• _Trecho fornecido_:
★ ★ ★ ★

Centenas de militantes da organização anarcossindicalista protagonizam uma concentração em Cuelgamuros para pedir o fim deste símbolo franquista.
Por Danilo Albin | 05/05/2019
Há esperas que parecem eternas. Tanto, que se assemelham a condenações. Os irmãos Lapeña, militantes anarcossindicalistas fuzilados pela ditadura franquista, o resumem perfeitamente. Apesar de contar com um expediente judicial a seu favor, os familiares de ambas as vítimas do regime continuam aguardando que chegue o dia no qual, por fim, sejam exumados do Vale dos Caídos.
Este domingo (05/05), as bandeiras pelas quais lutaram os irmãos Lapeña voltaram a se agitar fora desse mausoléu franquista no qual seguem eternamente enterrados. O sindicato CNT, a organização à qual pertenciam, protagonizou uma mobilização ante o Vale dos Caídos para pedir, tal como haviam avançado previamente, “o fim da ignomínia”.
O dia começou muito cedo para muitos militantes cenetistas que, provenientes de outros pontos do Estado, foram a Madrid para participar na mobilização. “Participo da marcha para mostrar minha mais enérgica repulsa a este mausoléu fascista que exalta o ditador genocida, enquanto suas dezenas de milhares de vítimas seguem esquecidas nas valas sem nenhum tipo de reconhecimento”, dizia ainda de madrugada a PúblicoMikel Lanzagorta, um dos filiados da CNT que viajou desde a localidade vizcaína de Barakaldo.
Os participantes se congregaram por volta das 12h00 no estacionamento do cemitério municipal de San Lorenzo del Escorial. Desde ali se dirigiram a pé até o ponto da M-600 – frente aos acessos ao Vale dos Caídos – onde se realizaria a concentração. Portavam bandeiras vermelho e negras e lançavam reivindicações pela memória histórica e contra a impunidade franquista. “Nem Vale nem Almudena, fascistas fora”, foi um dos lemas mais escutados. “O ditador, para o fundo do mar”, se cantou também. Na faixa se podia ler o outro lema do ato: “a ignomínia deve desaparecer”.

★ ★ ★ ★

• _Trecho da listagem_:

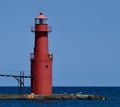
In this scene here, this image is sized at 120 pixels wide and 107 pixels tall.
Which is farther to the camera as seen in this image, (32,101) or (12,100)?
(12,100)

★ ★ ★ ★

• _O que se pede_:
A - Na notícia sobre a mobilização da CNT no Vale dos Caídos, em que local os participantes se reuniram por volta das 12h00?
B - Dê continuidade à notícia sobre a mobilização da CNT no Vale dos Caídos, começando logo após a última frase apresentada.

• _Respostas por tarefa_:
A - No estacionamento do cemitério municipal de San Lorenzo del Escorial.

B -
“Venho gritar o quanto é importante a destruição deste símbolo fascista”, declarava Sonia Turón, secretária de Cultura da CNT. Efetivamente, tratava-se de um ato carregado de simbolismo para este sindicato, o mesmo que Franco quis exterminar: se estima que a ditadura assassinou e fez desaparecer aproximadamente 40 mil militantes anarcossindicalistas. “É uma vergonha que nos dias de hoje, este país, que se considera democrático, proteja os assassinos daquelas pessoas que, sim, lutaram por um mundo mais justo”, dizia Francisco Barberá, que havia se deslocado desde Valência.
Entre os participantes também havia familiares dos que sofreram a perseguição franquista. “Sou bisneto e neto de represaliados. Vim porque já tem mais de quarenta anos após a morte do criminoso e assassino Franco, e ainda segue em pé um mausoléu que lhe presta homenagem e rende tributo tanto a ele como a outro criminoso, o falangista José Antonio Primo de Rivera”. Assim se expressava Jorge Ramos, que veio desde Zaragoza. Aí está, precisamente, outro dos pontos chaves da jornada: a organização reivindica que também sejam exumados os restos do chefe da Falange que, assim como no caso de Franco, seguem enterrados no Vale dos Caídos.
“Pressão e reivindicação”
Em um dos ônibus vindos de Valência estava Ángel González, membro da Plataforma pela Memória do País Valencià. “O de hoje também é um ato de pressão e reivindicação popular ante as hesitações e demora deste governo após 43 anos da morte do ditador. É, também, um passo a mais na luta pela verdade, a justiça e a reparação de todas as vítimas do franquismo”, comentou.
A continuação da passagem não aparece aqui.